Samuel’s lungs seized up, and he floated in a state of mental and emotional shock. Spencer Green, brother to Paul Green, uncle to Heather and Vanessa Green, who had been covering the life-bond payments of his brother so that Paul could use the savings to one day buy a professional education license for whichever of the girls could pass the aptitude exams, was dead. Perhaps his death meant that both girls would have the opportunity, Samuel couldn’t stop himself thinking as his grip on his rifle loosened and he watched the cloud of bright red particles expand outwards from what used to be his friend.

“Voss, hostile on your right, two points up, we’re going to push him towards you,” said Bianca from her position next to Samuel as she looked down her sights and began firing at the fleeing slaver with the trap-caster.

“Got him,” Gretchen’s replied.  The deep thudding reverberations of the marine’s assault shotgun snapped Samuel out of his shock.  He gasped with a surge of adrenaline as he turned to see that the shotgun had turned the slaver operative into an equally gory cloud of pieces.

“Boss,” said Bianca as she turned to Samuel. When he did not respond, she pulled on the cable he was clipped to and they bounced into each other as the remaining marines exchanged fire with the operatives in the background. “Samuel, we have to end this.”

Samuel shook his head and snapped himself back into focus, finding himself in Bianca’s concerned expression. His grip on his rifle tightened with renewed awareness.

“Liquidate the assets,” said Samuel in a grim tone, and he turned to raise his rifle to his shoulder. “Kade, target the plexi-glass, and ignore the slavers.”

The two marines took careful aim, ignoring the firefight raging between the advancing marines in the ballast maze and the remaining slavers. Samuel breathed deeply as he looked down his sights at the orange glass of the oxygen cage. It was finally secure, and the slavers looked as if they were about to hoist it up into the belly of the cutter.

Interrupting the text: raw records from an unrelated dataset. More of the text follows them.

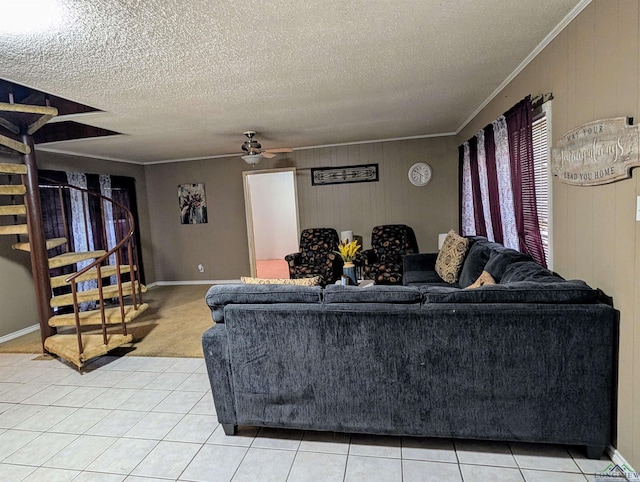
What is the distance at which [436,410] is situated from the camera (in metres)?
2.00

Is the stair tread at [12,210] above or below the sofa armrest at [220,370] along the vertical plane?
above

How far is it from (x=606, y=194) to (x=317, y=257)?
4.41 metres

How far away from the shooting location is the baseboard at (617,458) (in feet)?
5.76

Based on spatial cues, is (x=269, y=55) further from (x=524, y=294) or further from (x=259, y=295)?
(x=524, y=294)

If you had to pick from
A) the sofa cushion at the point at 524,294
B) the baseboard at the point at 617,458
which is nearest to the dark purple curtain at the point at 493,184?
the sofa cushion at the point at 524,294

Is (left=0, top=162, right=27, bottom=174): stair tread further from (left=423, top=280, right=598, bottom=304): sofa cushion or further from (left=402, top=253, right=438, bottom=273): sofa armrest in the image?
(left=402, top=253, right=438, bottom=273): sofa armrest

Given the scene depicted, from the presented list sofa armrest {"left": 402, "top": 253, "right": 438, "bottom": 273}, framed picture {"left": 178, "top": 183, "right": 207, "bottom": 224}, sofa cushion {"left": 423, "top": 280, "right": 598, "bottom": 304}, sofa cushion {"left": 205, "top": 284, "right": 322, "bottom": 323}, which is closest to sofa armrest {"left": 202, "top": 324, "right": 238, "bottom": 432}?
sofa cushion {"left": 205, "top": 284, "right": 322, "bottom": 323}

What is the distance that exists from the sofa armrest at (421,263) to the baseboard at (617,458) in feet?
9.59

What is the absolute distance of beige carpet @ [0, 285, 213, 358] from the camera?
3.82 m

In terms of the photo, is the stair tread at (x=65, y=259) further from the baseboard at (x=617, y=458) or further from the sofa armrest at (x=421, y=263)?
the baseboard at (x=617, y=458)

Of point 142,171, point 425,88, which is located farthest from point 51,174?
point 425,88

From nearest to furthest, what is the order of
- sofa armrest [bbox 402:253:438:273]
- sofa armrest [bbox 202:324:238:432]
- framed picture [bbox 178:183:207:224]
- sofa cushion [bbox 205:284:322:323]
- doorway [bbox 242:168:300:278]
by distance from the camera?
sofa cushion [bbox 205:284:322:323]
sofa armrest [bbox 202:324:238:432]
sofa armrest [bbox 402:253:438:273]
framed picture [bbox 178:183:207:224]
doorway [bbox 242:168:300:278]

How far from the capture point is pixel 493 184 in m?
3.65

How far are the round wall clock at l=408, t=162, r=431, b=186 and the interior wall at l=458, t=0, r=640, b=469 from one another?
3.59 meters
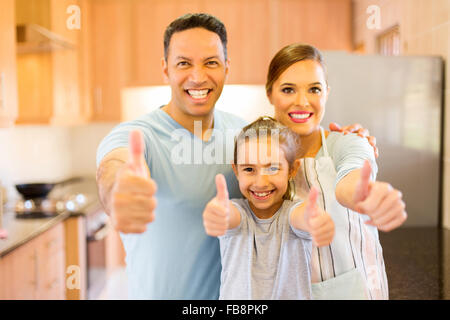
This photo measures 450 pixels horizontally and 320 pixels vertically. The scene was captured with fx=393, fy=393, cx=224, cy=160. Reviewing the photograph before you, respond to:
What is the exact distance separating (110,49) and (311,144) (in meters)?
0.33

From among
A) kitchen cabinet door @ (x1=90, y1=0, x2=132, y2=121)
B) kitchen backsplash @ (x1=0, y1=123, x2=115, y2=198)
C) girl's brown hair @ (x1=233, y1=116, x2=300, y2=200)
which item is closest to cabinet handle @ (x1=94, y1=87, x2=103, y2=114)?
kitchen cabinet door @ (x1=90, y1=0, x2=132, y2=121)

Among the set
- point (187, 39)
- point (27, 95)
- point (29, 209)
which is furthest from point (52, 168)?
point (187, 39)

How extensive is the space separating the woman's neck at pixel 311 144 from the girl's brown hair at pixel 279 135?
0.01 m

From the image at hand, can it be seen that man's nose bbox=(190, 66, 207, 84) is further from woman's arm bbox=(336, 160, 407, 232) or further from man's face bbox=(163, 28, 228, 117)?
woman's arm bbox=(336, 160, 407, 232)

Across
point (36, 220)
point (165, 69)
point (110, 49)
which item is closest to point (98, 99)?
point (110, 49)

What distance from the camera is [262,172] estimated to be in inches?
16.1

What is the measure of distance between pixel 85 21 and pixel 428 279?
673 millimetres

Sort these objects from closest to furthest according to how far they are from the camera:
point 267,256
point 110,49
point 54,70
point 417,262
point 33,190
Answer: point 267,256 < point 110,49 < point 417,262 < point 54,70 < point 33,190

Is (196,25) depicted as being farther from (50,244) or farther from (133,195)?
(50,244)

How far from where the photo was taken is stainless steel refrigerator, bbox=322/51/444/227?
2.12ft

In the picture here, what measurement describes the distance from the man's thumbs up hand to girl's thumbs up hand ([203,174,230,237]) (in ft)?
0.23

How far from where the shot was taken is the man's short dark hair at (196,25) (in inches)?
17.7

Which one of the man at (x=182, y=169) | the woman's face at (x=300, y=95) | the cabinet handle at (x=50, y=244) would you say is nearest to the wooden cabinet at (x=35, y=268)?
the cabinet handle at (x=50, y=244)
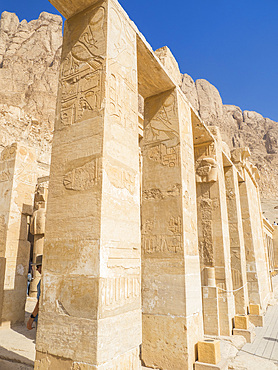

He squeezed the trigger once, twice, then three times and watched as each successive round caused the glass to splinter and crack more. Bianca added her fire to his and the oxygen cage suddenly burst apart and depressurized, venting bodies and atmosphere into hard vacuum. Samuel knew the captives would freeze and asphyxiate within seconds in the harsh void of space. The slavers, their booty gone, were already rushing to make their getaway.

Without anything of value to fight over, both the marines and slavers quickly disengaged and backed away from their enemy.

The cutter retracted its moorings and fired port thrusters to liftoff. Within minutes it was just another spec of light in the vast starscape of space.